1. Introduction to Text Processing in Bash
Bash provides powerful tools for processing and manipulating text data. These tools are essential for system administration, log analysis, and data processing tasks.
2. grep: Pattern Matching and Searching
grep is used to search for patterns in text files.
# Search for a pattern in a file
grep "error" logfile.txt
# Case-insensitive search
grep -i "warning" logfile.txt
# Recursive search in directories
grep -r "TODO" /path/to/project/
# Show line numbers
grep -n "important" document.txt
# Invert match (show lines that don't match)
grep -v "exclude" data.txt
3. sed: Stream Editor
sed is used for text transformation and substitution.

+++

What you need to do:
[1] Name every option flag given to grep in the Bash text-processing guide.
[2] From the Bash text-processing guide, extract the passage starting at "# Search for" and ending at "that don't match)".
[3] Write the next part of the Bash text-processing guide, picking up after its final line.

+++

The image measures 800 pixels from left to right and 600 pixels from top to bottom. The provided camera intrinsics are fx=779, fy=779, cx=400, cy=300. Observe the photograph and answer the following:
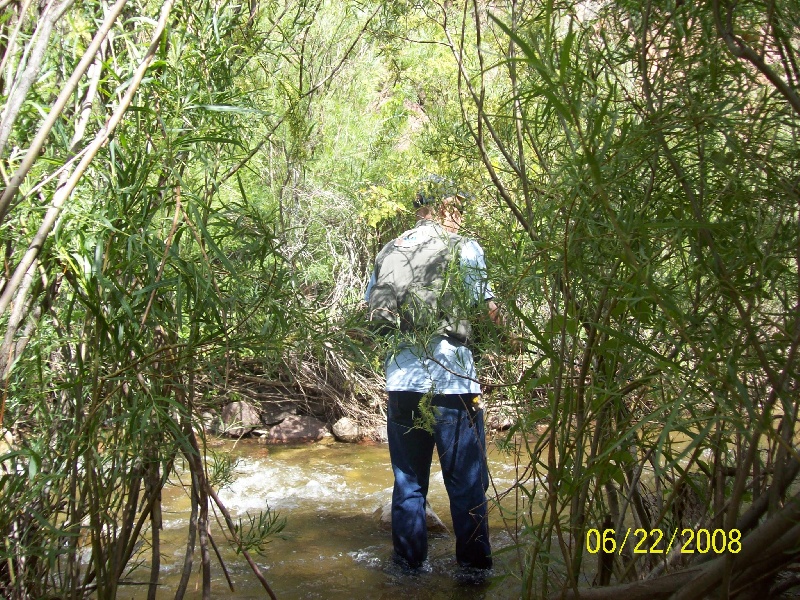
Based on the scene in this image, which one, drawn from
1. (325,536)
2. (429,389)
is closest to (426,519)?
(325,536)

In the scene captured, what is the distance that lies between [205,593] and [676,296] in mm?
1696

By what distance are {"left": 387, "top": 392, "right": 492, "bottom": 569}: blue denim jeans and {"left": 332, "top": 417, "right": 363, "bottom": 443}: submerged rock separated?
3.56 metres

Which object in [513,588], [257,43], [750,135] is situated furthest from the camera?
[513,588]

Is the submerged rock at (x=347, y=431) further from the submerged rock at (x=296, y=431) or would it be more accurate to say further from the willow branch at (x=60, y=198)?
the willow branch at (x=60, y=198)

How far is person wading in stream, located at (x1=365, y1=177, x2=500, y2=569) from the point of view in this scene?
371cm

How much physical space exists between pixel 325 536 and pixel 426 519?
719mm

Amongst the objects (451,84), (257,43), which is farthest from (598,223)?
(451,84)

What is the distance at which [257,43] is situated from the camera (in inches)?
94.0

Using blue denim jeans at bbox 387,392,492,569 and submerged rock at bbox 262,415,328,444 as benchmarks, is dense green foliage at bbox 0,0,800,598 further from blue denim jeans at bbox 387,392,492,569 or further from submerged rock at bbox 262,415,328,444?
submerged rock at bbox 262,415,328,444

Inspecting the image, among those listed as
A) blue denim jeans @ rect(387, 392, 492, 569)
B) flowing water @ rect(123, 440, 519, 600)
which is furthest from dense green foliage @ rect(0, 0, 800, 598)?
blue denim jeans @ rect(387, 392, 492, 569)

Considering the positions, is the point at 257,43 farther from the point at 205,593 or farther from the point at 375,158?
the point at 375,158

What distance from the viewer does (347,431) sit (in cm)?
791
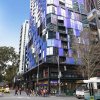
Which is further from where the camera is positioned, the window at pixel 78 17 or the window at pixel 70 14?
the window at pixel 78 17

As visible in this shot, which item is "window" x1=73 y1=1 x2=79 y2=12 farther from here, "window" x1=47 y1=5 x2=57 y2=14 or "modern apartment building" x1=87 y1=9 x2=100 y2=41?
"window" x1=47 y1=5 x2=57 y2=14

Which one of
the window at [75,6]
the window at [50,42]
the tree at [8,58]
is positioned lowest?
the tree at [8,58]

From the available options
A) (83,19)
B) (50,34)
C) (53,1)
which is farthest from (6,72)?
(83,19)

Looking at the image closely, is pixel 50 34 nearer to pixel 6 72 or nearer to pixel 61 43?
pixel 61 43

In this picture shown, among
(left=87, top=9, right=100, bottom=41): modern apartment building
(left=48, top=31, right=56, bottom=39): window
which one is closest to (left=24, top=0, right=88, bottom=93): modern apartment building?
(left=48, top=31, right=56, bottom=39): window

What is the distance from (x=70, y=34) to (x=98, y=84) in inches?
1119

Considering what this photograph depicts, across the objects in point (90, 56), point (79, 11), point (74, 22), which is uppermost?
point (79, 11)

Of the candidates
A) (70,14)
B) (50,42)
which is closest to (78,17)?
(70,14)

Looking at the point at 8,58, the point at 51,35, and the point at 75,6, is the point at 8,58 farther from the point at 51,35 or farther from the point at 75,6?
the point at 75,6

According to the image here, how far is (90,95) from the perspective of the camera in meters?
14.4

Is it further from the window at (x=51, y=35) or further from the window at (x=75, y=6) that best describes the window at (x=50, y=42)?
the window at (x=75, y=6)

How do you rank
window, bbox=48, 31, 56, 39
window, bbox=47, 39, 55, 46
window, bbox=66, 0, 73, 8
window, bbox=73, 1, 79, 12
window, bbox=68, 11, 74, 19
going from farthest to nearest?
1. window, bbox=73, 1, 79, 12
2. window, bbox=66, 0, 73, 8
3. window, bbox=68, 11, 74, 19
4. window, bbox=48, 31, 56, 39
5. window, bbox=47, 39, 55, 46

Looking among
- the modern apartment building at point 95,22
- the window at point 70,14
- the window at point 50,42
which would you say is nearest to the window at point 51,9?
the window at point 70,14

+++

Answers for the exercise:
[1] -i, -r, -n, -v

[2]
# Search for a pattern in a file
grep "error" logfile.txt
# Case-insensitive search
grep -i "warning" logfile.txt
# Recursive search in directories
grep -r "TODO" /path/to/project/
# Show line numbers
grep -n "important" document.txt
# Invert match (show lines that don't match)

[3]
# Replace first occurrence of a pattern in each line
sed 's/old/new/' file.txt
# Replace all occurrences of a pattern
sed 's/old/new/g' file.txt
# Delete lines matching a pattern
sed '/pattern/d' file.txt
# Insert text at a specific line
sed '2i\Inserted text' file.txt
# Apply multiple sed commands
sed -e 's/foo/bar/g' -e 's/baz/qux/g' file.txt
4. awk: Text Processing and Data Extraction
awk is a powerful tool for processing structured text data.
# Print specific columns (fields)
awk '{print $1, $3}' file.txt
# Use custom field separator
awk -F':' '{print $1}' /etc/passwd
# Sum values in a column
awk '{sum += $3} END {print sum}' data.txt
# Filter rows based on a condition
awk '$3 > 100 {print $0}' data.txt
# Replace field contents
awk '{$2 = "new_value"; print}' file.txt
5. cut: Extract Sections from Lines
cut is used to extract specific parts of lines from files.
# Extract characters by position
cut -c 1-5 file.txt
# Extract fields using a delimiter
cut -d':' -f1,3 /etc/passwd
# Complement selection
cut -d',' --complement -f2 data.csv
6. sort: Sort Lines of Text
sort is used to sort lines of text files.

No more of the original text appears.